Ihre Aufgabe:
Nehmen Sie den Forumsbeitrag über das Simulieren von Step-7-Programmen nach seinem letzten Satz wieder auf und setzen Sie ihn fort.

Textauszug:
##########
# Step 7 simulieren??



## Stef (23 März 2010)

Hallo ich hätte mal eine Frage! Kenn mich mit Step 7 nicht so gut aus! Hab von einem Freund Simatic Step 7 Software bekommen! Aber wie kann ich ein Programm simulieren oder visualieren damit man irgendwie was sieht oder testen kann was man programmiert hat!?? 

Vielen Dank schon mal für die Infos!!


----------



## Gerhard Bäurle (23 März 2010)

Frage Deine Freund nach PLCSIM, vgl. *hier*.


----------



## vierlagig (23 März 2010)

er hat dir tatsächlich die lizenz geschenkt? wie geil ist das denn?!
muss ja echt ein super freund sein!


----------



## Question_mark (23 März 2010)

*www.***.ru*

Hallo,



			
				vl schrieb:
			
		

> muss ja echt ein super freund sein!



Wird dann wahrscheinlich ein Freund mit einer russischen URL sein. Wenn der schon STEP7 hat, dann ist bestimmt auch PLCSIM als ein freundschaftliches Geschenk denkbar. *ROFL*

Ich finde sowas einfach nur zum Kotzen ...

Gruß

Question_mark


----------



## Gerhard Bäurle (24 März 2010)

@4l und @qm

Vielleicht ist es ja die *Lite*? (ja ich bin unbelehrbar 
und glaube an das Gute im Menschen)

@Stef
Falls es die Lite-Version ist, da gibt es keine Anbindung
an die PLCSIM.


----------



## vierlagig (24 März 2010)

Question_mark schrieb:


> Wird dann wahrscheinlich ein Freund mit einer russischen URL sein.



ist schon seit einer woche down ... :sw13:

@gerhard
ich glaub nicht an die lite geschichte...


----------



## Question_mark (24 März 2010)

*Stef sein Freund ....*

Hallo,



			
				stef schrieb:
			
		

> ist schon seit einer woche down



Oooch, das tut mir aber wirklich leid für den Stef 
Da hat er so einen guten Freund, und nun ist der Gute so schnell und ohne Vorwarnung verschieden  *ROFL*

Gruß

Question_mark


----------



## vierlagig (24 März 2010)

auch wenn du das zitat falsch zugeordnet hast... von den russen konnte man viel lernen! aber offensichtlich war diese gratwanderung am rande der legalität dann wohl doch nicht so feierlich, bwohl ja meist nur rapidshare gelinkt war ... ich für meinen teil, werde dieses tolle forum jedenfalls vermissen!
##########
Erfasste Angaben:
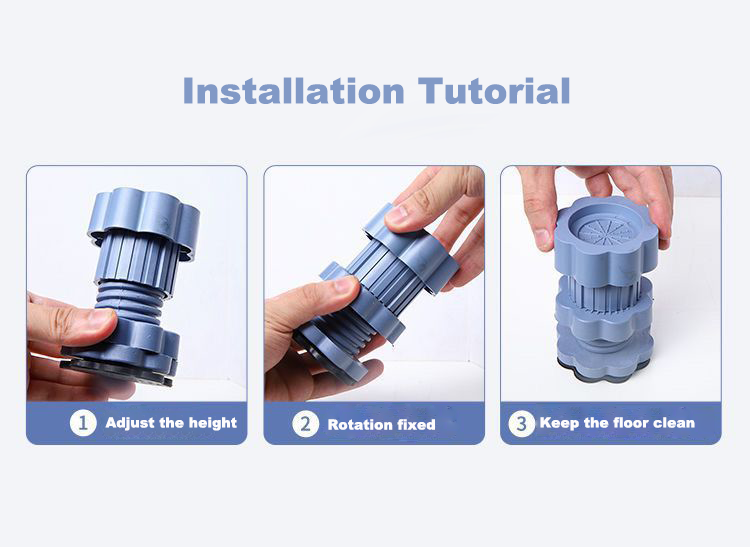 Installation Tutorial

1 Adjust the height

2 Rotation fixed

3 Keep the floor clean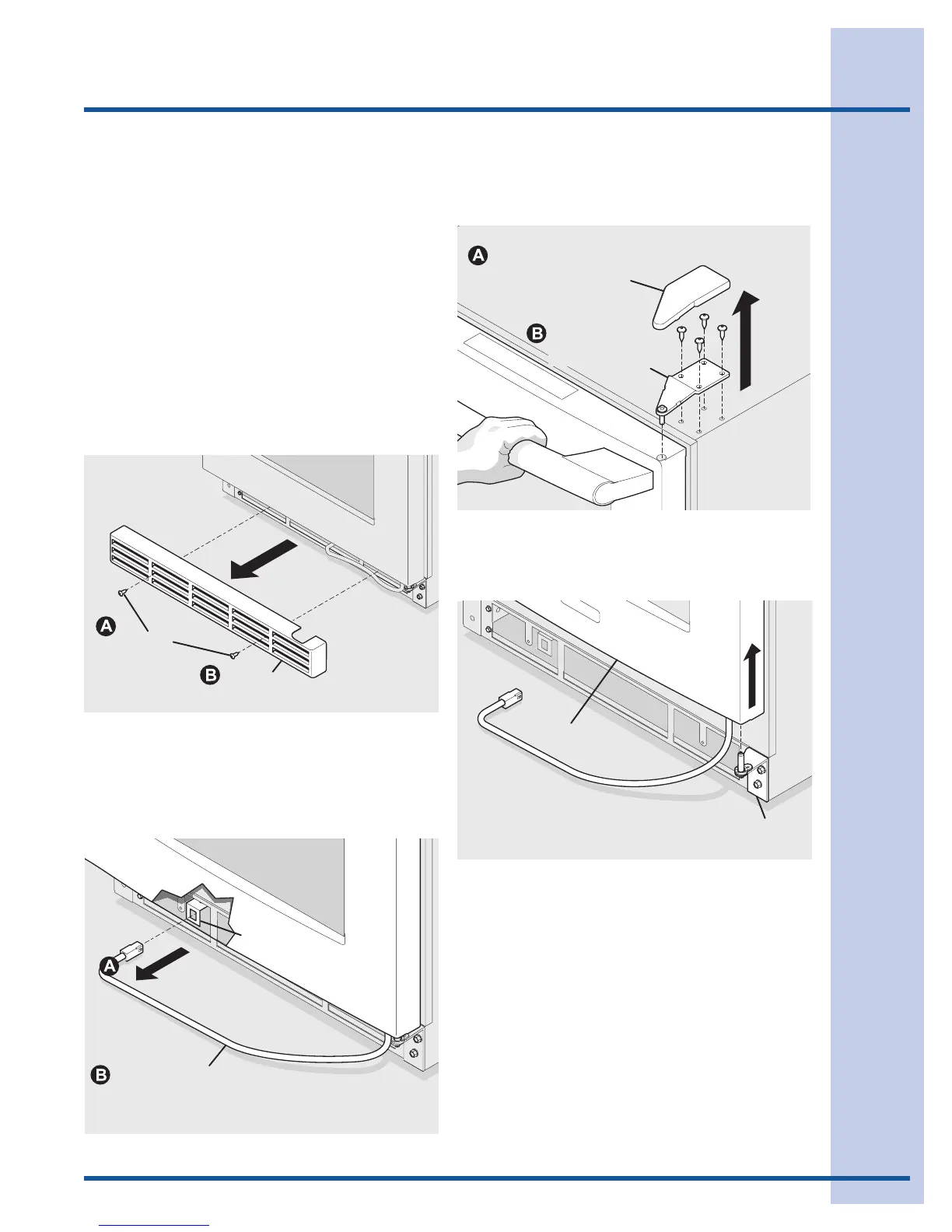 A

B

A

B

A

B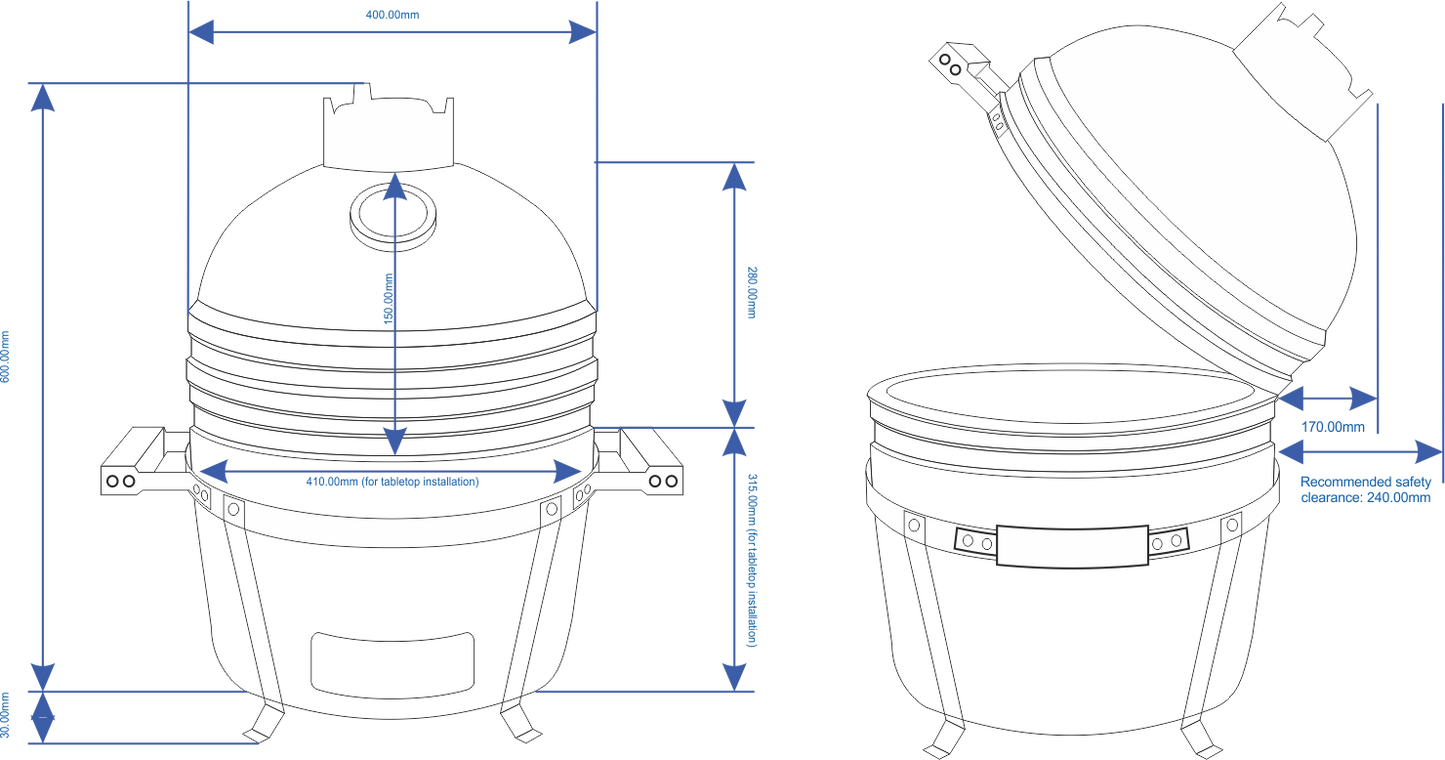 400.00mm

600.00mm

150.00mm

280.00mm

410.00mm (for tabletop installation)

315.00mm (for tabletop installation)

30.00mm

170.00mm

Recommended safety clearance: 240.00mm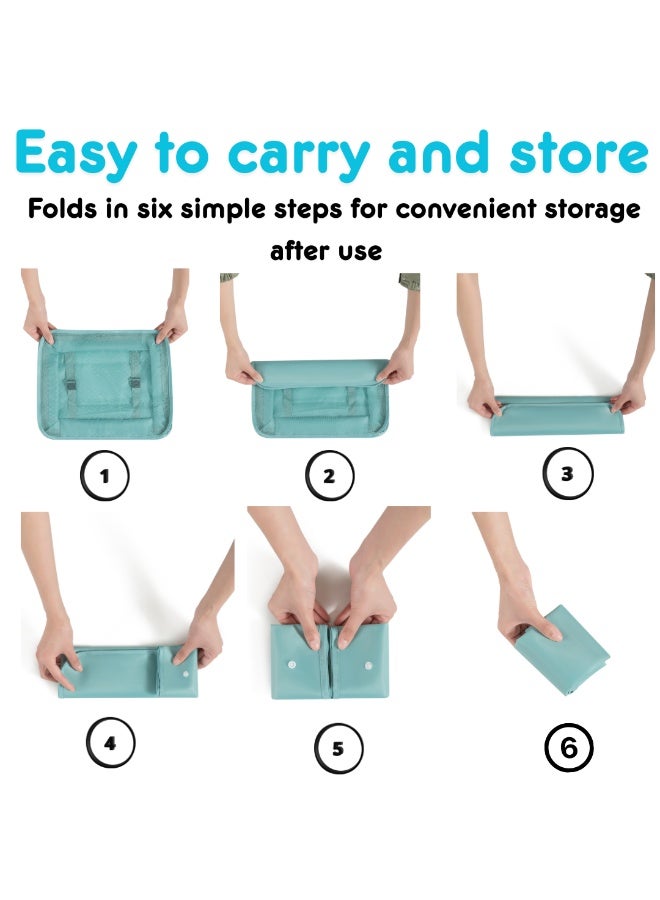 Easy to carry and store

Folds in six simple steps for convenient storage after use

1

2

3

4

5

6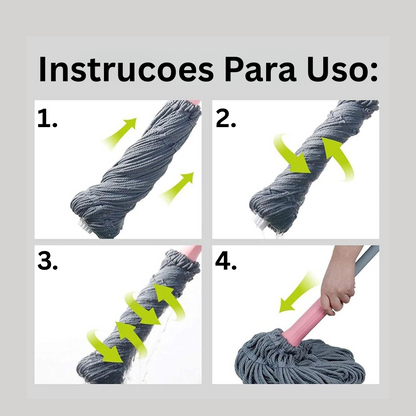 Instrucoes Para Uso:

1.

2.

3.

4.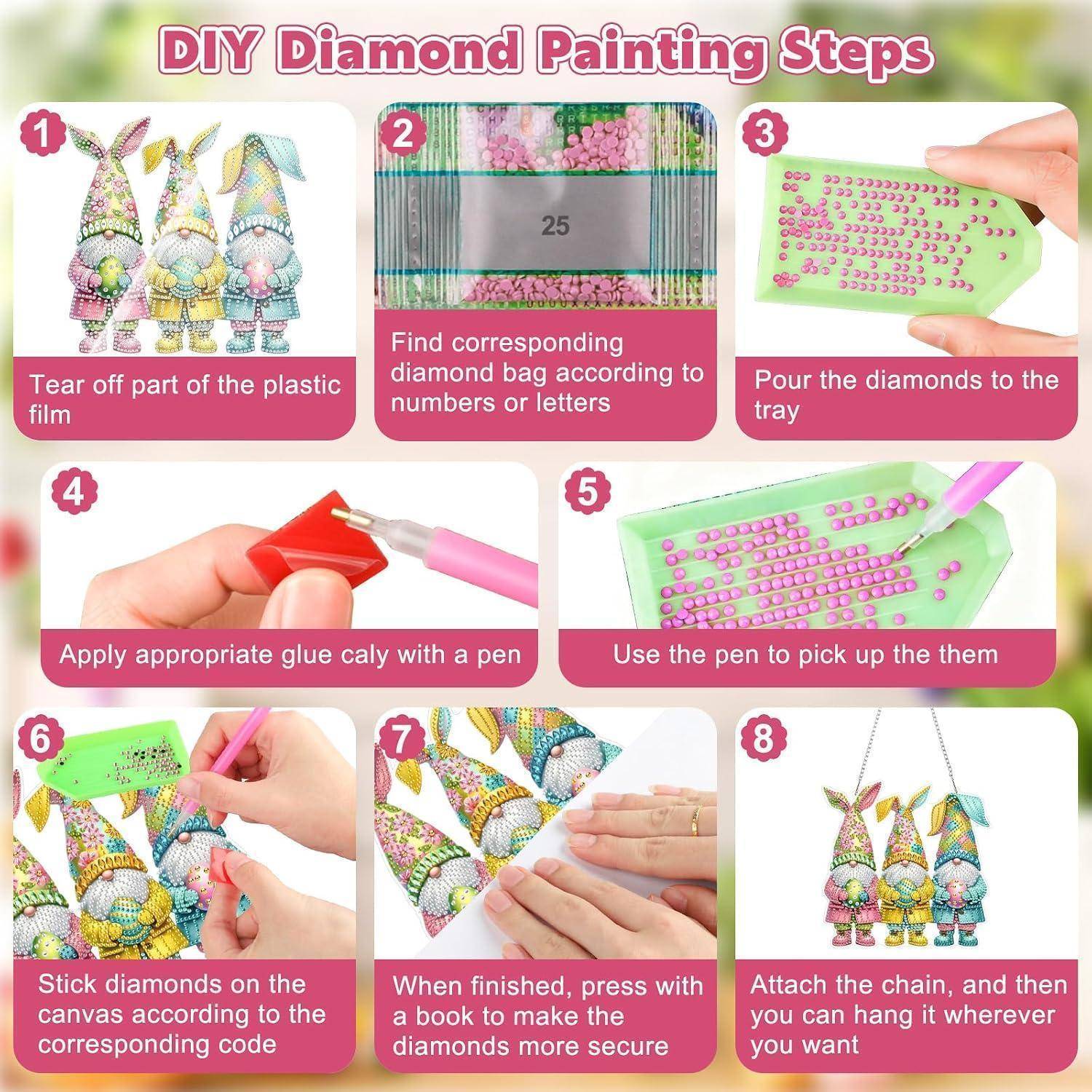 DIY Diamond Painting Steps

1

Tear off part of the plastic film

2

25

Find corresponding diamond bag according to numbers or letters

3

Pour the diamonds to the tray

4

Apply appropriate glue caly with a pen

5

Use the pen to pick up the them

6

Stick diamonds on the canvas according to the corresponding code

7

When finished, press with a book to make the diamonds more secure

8

Attach the chain, and then you can hang it wherever you want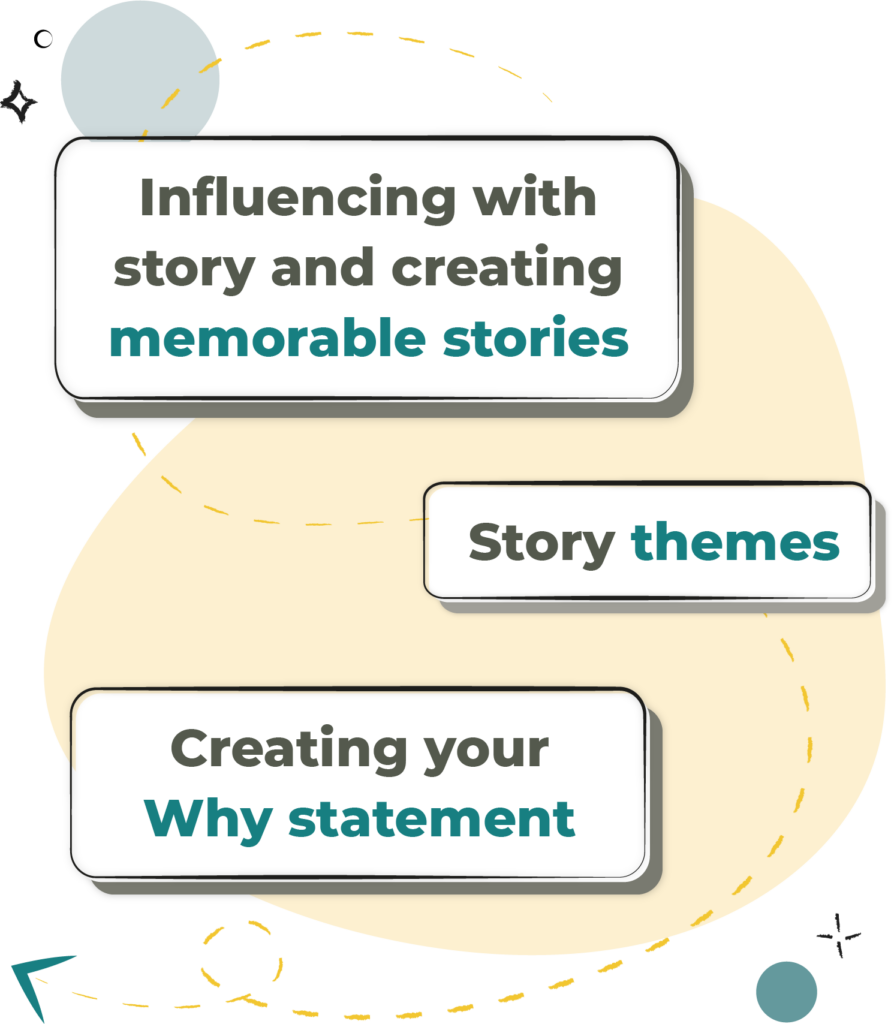 Influencing with story and creating memorable stories

Story themes

Creating your Why statement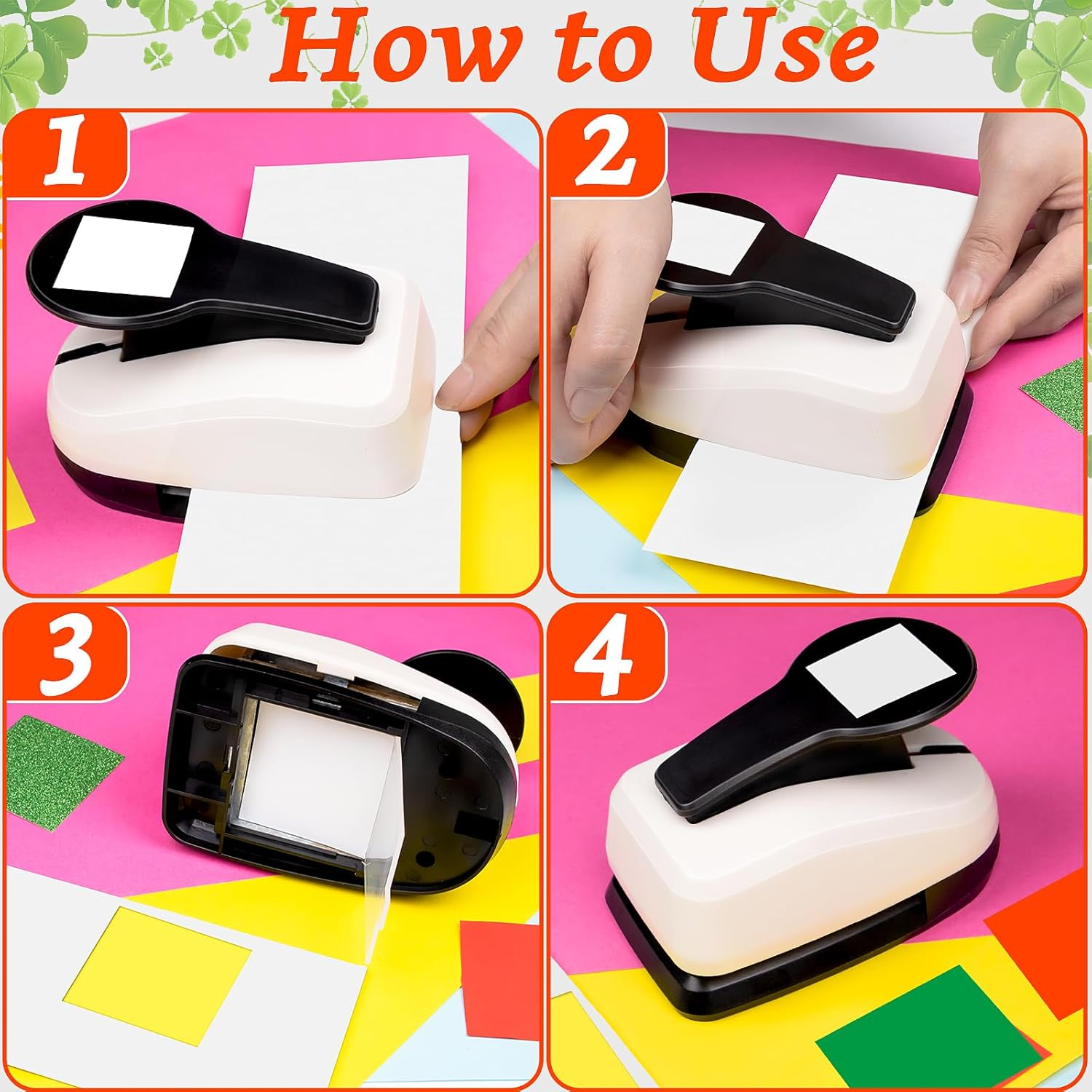 How to Use

1

2

3

4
##########
Ihr Ergebnis:
----------



## MeisterLampe81 (24 März 2010)

Das böse russische Forum ist zwar down, aber die "Backgroundseite" ist immer noch up..

@4l: Was kann man denn von denen lernen?? Kyrillisch?? Oder meinste die Sache mit der organisierten Kriminalität??


gruß
MeisterLampe81


----------



## Gerhard K (24 März 2010)

MeisterLampe81 schrieb:


> Das böse russische Forum ist zwar down, aber die "Backgroundseite" ist immer noch up..
> 
> @4l: Was kann man denn von denen lernen?? Kyrillisch?? Oder meinste die Sache mit der organisierten Kriminalität??
> 
> ...


 
wer frei von jeder sünde ist, werfe den ersten stein.
hier laufen ja(fast) nur heilige herum.


----------



## PN/DP (25 März 2010)

*Step7 Lite kann mit PLCSIM*

PLCSIM ist so ziemlich das einzige Step7-Optionspaket, was man auch in Step7 Lite nutzen kann.

Gruß
Harald


----------



## Gerhard Bäurle (25 März 2010)

PN/DP schrieb:


> PLCSIM ist so ziemlich das einzige Step7-Optionspaket, was man auch in Step7 Lite nutzen kann.



Danke, wieder etwas gelernt. TeleService geht wohl auch, 
hier ein *Vergleich*.


----------



## PN/DP (25 März 2010)

Danke Gerhard für den Link. Diesen übersichtlichen Vergleichsbeitrag kannte ich noch nicht.

Gruß
Harald


----------



## Stef (25 März 2010)

Ja klar ist es die Lite Version...


----------



## PN/DP (26 März 2010)

Stef schrieb:


> ... wie kann ich ein Programm simulieren oder visualieren damit man irgendwie was sieht oder testen kann was man programmiert hat!??





Stef schrieb:


> Ja klar ist es die Lite Version...


Dann sind ja mein Beitrag #11 und der Beitrag von Gerhard #12 genau die Antworten auf Deine Frage.

Du kannst mit S7-PLCSIM Deine Programme simulieren.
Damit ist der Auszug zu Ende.